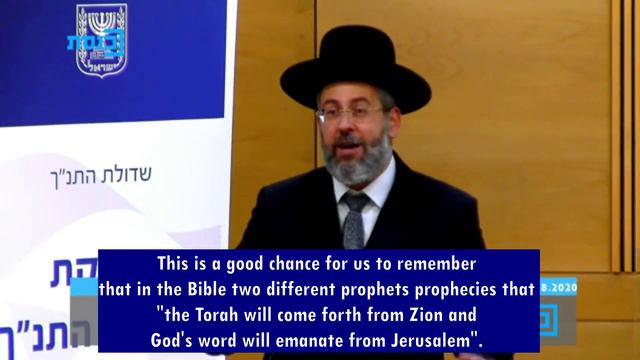 Yehudah Glick: Israeli Knesset Launches Tanach Bible Meetings смотреть онлайн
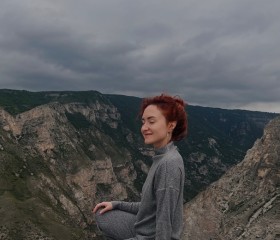 Дарья, 31 год, Иваново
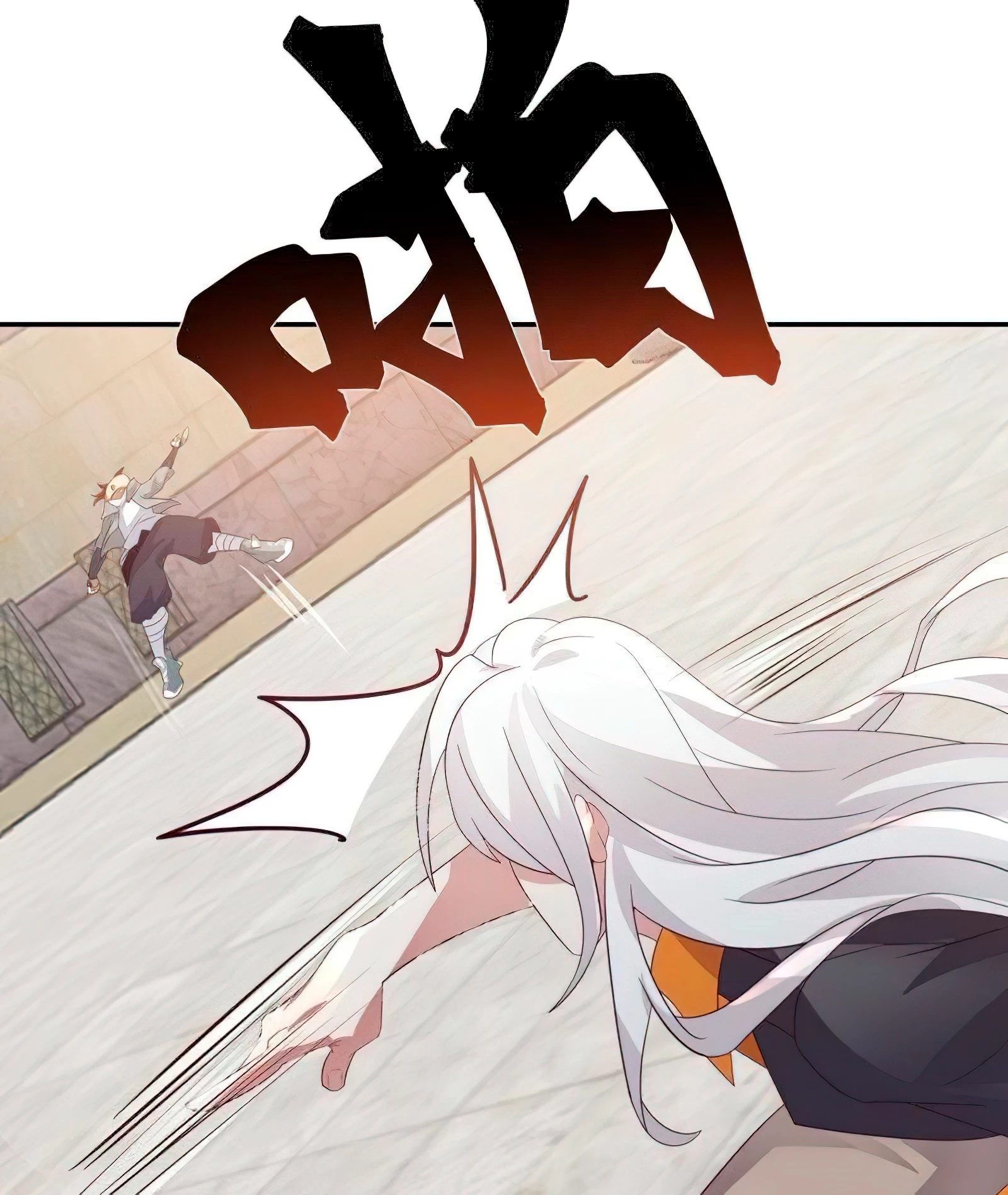 Tengo el cuerpo del dragon capítulo 436, página 17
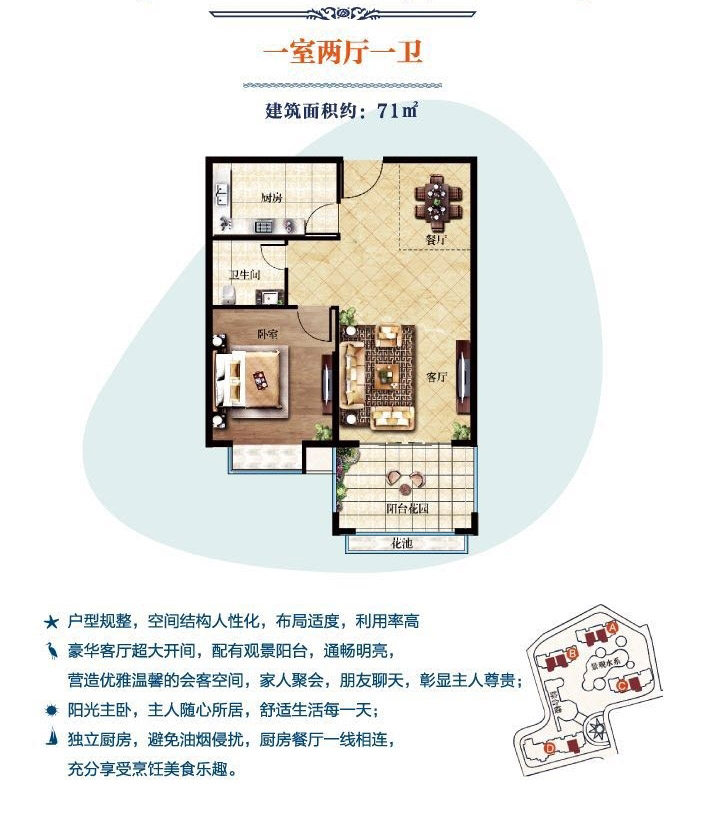 一居户型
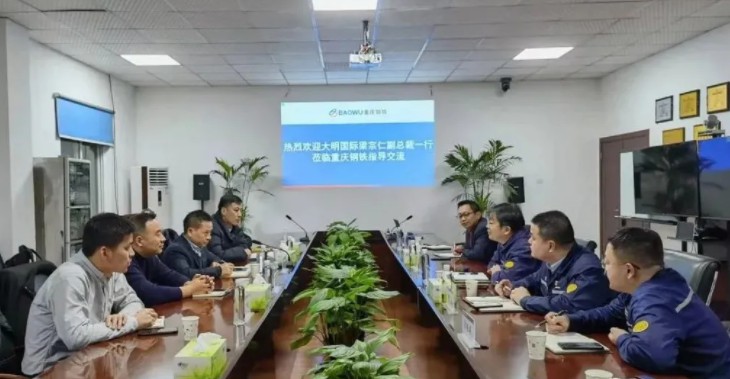 yl23455永利集团国际走访有关钢铁企业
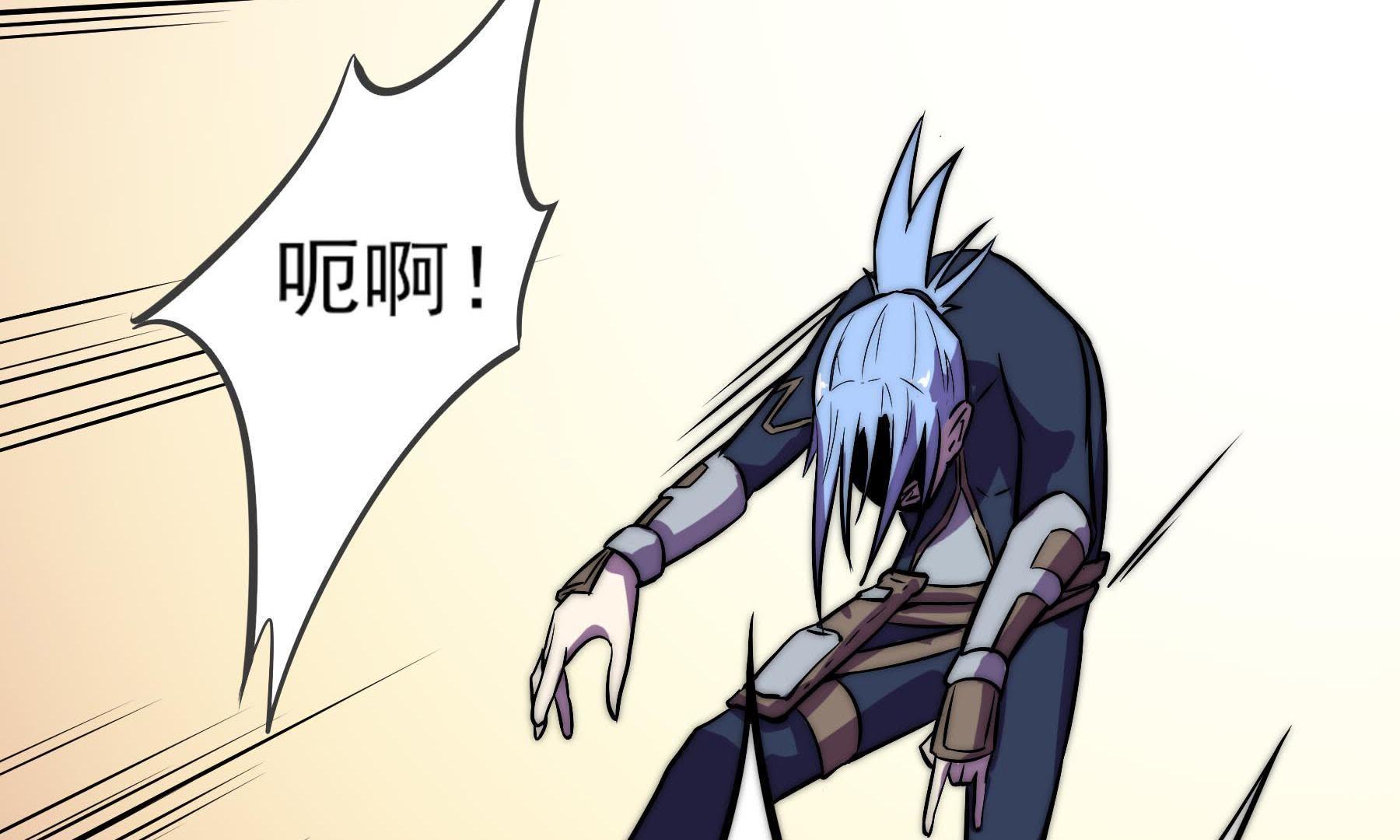 44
• • • • •
# [WHAT YOU WILL DO]
Everything from the line containing "Дарья, 31 год, Иваново" through the last line of the entries is to be output exactly as written, minus any pictures.

# [RESULT OF THIS EXERCISE]
 Дарья, 31 год, Иваново
 Tengo el cuerpo del dragon capítulo 436, página 17
 一居户型
 yl23455永利集团国际走访有关钢铁企业
 44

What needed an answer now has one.